Under-pressure David Cameron issues election call in UK
Tory leader David Cameron came out swinging against Uk prime minister Gordon Brown this morning, accusing the prime minister of ruining the future UK economy by borring at the start of a recession. He essentially called for an election to be called quickly or, he warned, it would be too late by 2010 to fix the problem Brown had created.
However after his speech Cameron received a grilling of his own from the gathered journalists. They pointed out that the Conservatives had at first approved of the plan of heavy borrowing, and they questioned whether this new tactic is a response to the fact that he is slipping in the polls and Brown is faring well with the public for his response to the economic crisis.
David Cameron came out fighting today in the face of falling opinion poll ratings over the recession, demanding an early election to let the public have their say.
Faced with an exclusive poll in The Times showing that Labour has a nine-point lead as the party most trusted to deal with the economic crisis, the Conservative leader gave a major speech and a round of media interviews in which he launched a bullish attack on the Prime Minister's policies, adding that he would not shy away from putting his argument to the public.
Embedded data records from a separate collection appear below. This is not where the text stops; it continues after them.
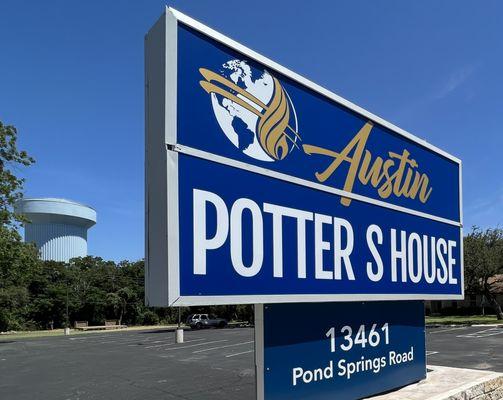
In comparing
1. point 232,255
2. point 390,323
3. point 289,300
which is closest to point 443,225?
point 390,323

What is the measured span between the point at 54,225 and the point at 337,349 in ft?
417

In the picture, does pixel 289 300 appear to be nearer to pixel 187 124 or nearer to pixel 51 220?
pixel 187 124

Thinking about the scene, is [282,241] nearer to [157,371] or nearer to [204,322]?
[157,371]

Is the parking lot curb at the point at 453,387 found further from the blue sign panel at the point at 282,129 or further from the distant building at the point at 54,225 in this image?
the distant building at the point at 54,225

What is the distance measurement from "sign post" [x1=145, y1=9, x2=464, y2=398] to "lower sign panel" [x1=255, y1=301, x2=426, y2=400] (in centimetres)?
2

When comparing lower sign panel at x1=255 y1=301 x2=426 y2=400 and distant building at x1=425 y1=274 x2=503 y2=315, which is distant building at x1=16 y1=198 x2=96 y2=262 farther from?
lower sign panel at x1=255 y1=301 x2=426 y2=400

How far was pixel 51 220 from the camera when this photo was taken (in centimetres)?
12250

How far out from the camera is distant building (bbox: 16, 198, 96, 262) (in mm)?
121375

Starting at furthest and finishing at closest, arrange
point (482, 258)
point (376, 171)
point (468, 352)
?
1. point (482, 258)
2. point (468, 352)
3. point (376, 171)

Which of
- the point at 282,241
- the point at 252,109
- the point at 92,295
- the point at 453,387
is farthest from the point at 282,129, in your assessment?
the point at 92,295

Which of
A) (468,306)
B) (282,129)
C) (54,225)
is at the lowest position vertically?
(468,306)

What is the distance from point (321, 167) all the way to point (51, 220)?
418ft

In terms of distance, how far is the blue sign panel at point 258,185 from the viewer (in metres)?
2.91

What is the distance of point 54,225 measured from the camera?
122625 mm
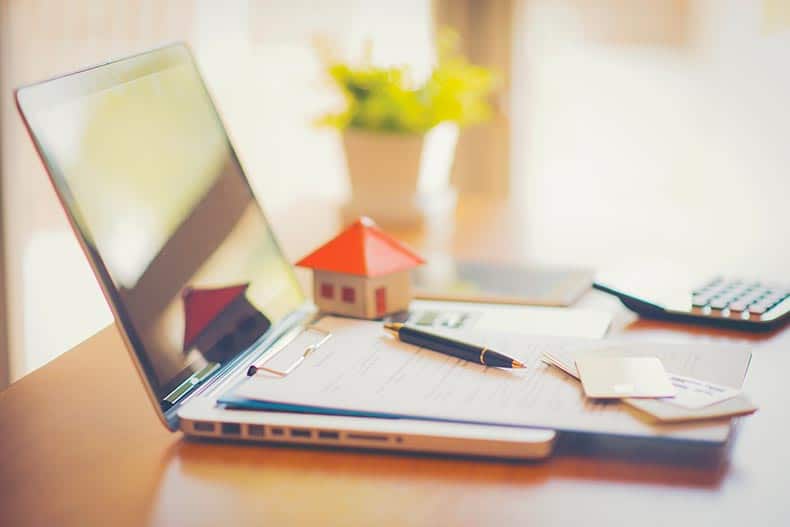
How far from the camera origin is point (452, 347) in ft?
2.72

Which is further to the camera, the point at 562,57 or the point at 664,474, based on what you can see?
the point at 562,57

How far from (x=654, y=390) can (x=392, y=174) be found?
840 mm

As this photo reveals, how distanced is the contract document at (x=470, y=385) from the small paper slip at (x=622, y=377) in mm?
10

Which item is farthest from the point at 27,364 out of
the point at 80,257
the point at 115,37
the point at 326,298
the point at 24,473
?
the point at 24,473

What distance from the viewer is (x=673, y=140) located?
8.34ft

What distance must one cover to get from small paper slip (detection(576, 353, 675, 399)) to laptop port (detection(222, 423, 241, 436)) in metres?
0.27

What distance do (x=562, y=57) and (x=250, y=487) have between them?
2199 millimetres

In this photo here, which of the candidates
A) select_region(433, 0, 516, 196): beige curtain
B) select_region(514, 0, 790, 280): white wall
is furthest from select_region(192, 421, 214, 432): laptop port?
select_region(433, 0, 516, 196): beige curtain

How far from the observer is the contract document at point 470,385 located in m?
0.70

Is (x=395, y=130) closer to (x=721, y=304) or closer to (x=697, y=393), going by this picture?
(x=721, y=304)

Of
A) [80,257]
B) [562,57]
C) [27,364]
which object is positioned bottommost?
[27,364]

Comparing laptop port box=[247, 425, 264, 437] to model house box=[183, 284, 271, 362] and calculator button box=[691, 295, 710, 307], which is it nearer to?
model house box=[183, 284, 271, 362]

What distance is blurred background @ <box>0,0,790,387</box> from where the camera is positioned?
1.36 m

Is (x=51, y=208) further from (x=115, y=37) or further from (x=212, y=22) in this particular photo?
(x=212, y=22)
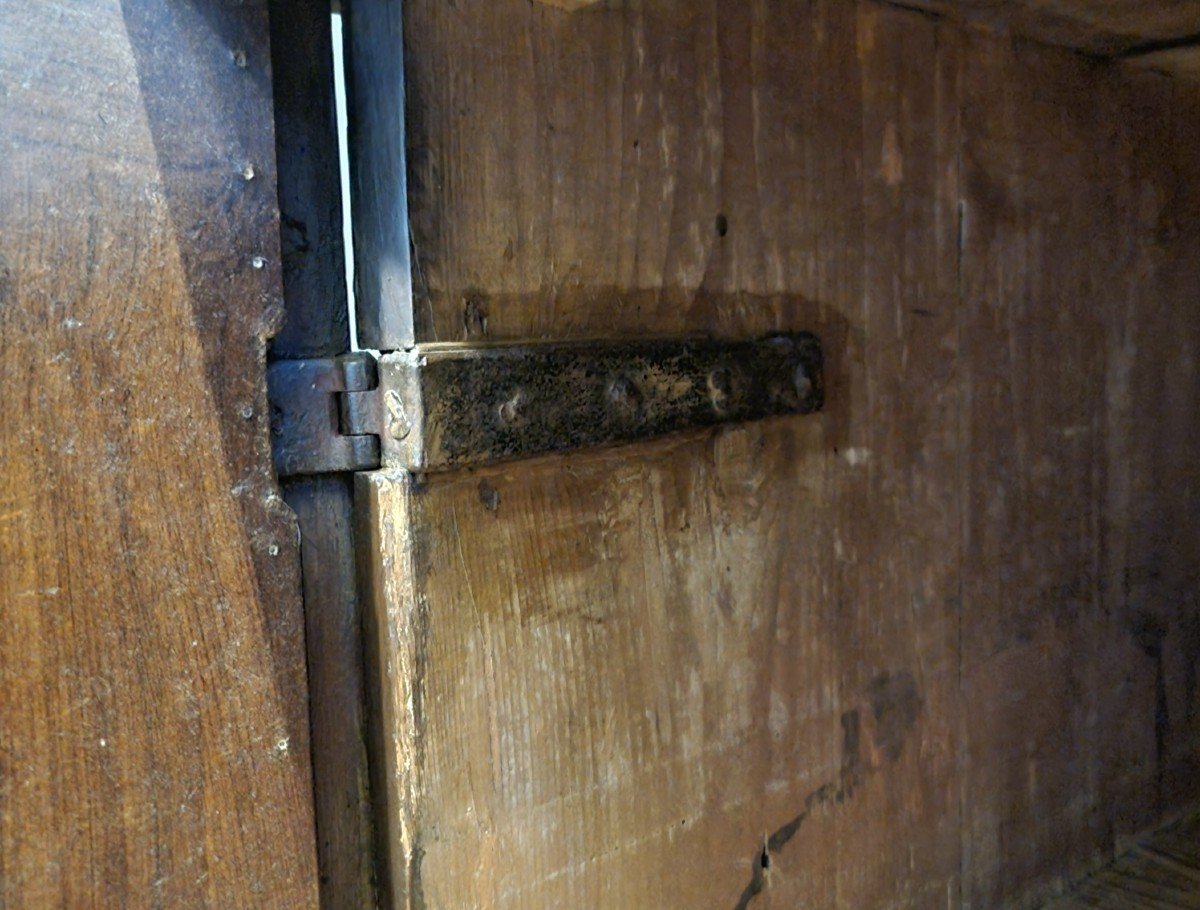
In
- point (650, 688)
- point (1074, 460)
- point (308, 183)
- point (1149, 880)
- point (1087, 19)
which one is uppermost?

His attempted fightback came as a poll published this morning found that Mr Brown and Alistair Darling, the Chancellor, are favoured over Mr Cameron and George Osborne, the Shadow Chancellor, by 40 per cent to 31 per cent in terms of dealing with the recession - a six-point jump in their lead since the Pre-Budget Report was presented on November 24.
The boost leaves the overall Conservative poll lead narrowing to just four points and the number of Labour voters who are considering switching to the Tories dropping markedly.